» **Description of the task**:
Set down the line that contains "Concerning (495,204) |" and every line after it to the end of the entries, exactly as they stand and nothing more.

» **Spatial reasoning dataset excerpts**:
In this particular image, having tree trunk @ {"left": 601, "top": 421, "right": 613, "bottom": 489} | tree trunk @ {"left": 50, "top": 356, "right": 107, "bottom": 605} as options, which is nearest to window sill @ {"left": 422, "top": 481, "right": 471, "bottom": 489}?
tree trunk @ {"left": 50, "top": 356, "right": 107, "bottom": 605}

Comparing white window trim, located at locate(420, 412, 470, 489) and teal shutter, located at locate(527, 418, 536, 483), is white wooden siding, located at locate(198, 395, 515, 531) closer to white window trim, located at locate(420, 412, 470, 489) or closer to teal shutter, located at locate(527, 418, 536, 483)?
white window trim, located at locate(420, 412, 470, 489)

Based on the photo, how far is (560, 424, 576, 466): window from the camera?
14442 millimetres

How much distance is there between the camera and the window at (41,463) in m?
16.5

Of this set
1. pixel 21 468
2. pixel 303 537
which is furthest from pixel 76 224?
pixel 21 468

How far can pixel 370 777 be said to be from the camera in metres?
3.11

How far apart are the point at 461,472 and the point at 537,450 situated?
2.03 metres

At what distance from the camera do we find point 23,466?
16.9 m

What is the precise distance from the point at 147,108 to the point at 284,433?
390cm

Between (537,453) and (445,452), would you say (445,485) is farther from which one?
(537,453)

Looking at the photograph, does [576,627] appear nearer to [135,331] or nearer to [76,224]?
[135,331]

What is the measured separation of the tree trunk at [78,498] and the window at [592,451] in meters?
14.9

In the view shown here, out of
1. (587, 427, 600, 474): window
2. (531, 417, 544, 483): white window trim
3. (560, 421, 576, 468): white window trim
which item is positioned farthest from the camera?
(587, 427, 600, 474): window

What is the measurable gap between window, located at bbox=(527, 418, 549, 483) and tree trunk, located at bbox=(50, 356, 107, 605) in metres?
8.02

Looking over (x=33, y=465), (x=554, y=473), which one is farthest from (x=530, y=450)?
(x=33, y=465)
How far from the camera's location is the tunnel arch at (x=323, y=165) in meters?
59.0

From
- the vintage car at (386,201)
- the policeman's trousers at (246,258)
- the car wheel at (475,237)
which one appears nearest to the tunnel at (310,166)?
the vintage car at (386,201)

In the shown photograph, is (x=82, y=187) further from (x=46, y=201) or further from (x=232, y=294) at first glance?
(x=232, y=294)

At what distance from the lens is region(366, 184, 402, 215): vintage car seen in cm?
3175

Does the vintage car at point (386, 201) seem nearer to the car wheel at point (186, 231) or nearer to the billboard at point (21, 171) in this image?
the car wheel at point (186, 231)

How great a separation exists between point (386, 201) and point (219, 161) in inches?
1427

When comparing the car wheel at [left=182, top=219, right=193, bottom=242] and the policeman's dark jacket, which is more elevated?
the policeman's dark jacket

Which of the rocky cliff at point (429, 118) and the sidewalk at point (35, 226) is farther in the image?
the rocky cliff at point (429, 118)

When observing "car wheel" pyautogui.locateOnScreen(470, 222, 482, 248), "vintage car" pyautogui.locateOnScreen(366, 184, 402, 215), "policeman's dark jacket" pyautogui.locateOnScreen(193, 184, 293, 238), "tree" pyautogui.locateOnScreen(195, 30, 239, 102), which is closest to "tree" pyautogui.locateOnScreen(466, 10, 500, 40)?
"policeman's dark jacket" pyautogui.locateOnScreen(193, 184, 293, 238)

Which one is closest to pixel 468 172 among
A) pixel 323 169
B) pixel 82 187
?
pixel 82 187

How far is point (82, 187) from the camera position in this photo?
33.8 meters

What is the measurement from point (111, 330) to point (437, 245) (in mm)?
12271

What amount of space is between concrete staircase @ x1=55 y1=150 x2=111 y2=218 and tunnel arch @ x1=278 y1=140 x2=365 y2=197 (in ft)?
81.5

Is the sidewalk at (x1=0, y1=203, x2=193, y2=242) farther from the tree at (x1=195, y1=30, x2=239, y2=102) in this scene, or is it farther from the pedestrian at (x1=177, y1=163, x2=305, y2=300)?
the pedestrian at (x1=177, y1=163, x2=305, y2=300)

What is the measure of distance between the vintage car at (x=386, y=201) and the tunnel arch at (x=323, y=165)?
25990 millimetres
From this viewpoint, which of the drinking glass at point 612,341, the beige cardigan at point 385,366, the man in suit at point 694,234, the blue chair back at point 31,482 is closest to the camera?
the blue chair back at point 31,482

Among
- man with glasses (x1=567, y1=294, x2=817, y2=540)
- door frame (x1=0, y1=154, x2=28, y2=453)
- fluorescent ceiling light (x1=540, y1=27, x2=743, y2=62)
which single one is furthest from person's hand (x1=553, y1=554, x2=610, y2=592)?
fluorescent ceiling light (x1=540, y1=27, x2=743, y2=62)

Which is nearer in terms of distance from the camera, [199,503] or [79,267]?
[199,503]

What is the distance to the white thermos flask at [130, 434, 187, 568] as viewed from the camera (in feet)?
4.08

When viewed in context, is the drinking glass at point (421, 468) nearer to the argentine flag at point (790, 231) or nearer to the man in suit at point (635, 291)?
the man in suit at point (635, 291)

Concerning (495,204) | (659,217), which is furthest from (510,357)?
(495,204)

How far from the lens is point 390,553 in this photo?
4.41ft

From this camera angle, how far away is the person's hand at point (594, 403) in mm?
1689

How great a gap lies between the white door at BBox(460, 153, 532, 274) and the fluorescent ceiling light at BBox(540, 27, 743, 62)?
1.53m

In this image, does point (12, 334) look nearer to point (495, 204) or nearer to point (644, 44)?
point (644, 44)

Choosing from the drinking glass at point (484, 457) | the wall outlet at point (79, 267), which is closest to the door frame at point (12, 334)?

» **Solution to this problem**:
Concerning (495,204) | (659,217), which is furthest from (510,357)?
(495,204)

How far from the lens is point 390,553 in this photo?
4.41ft

From this camera angle, how far away is the person's hand at point (594, 403) in mm?
1689

How great a gap lies between the white door at BBox(460, 153, 532, 274) and the fluorescent ceiling light at BBox(540, 27, 743, 62)?
1.53m

In this image, does point (12, 334) look nearer to point (495, 204) or nearer to point (644, 44)?
point (644, 44)

Choosing from the drinking glass at point (484, 457) | the wall outlet at point (79, 267), which is closest to the door frame at point (12, 334)?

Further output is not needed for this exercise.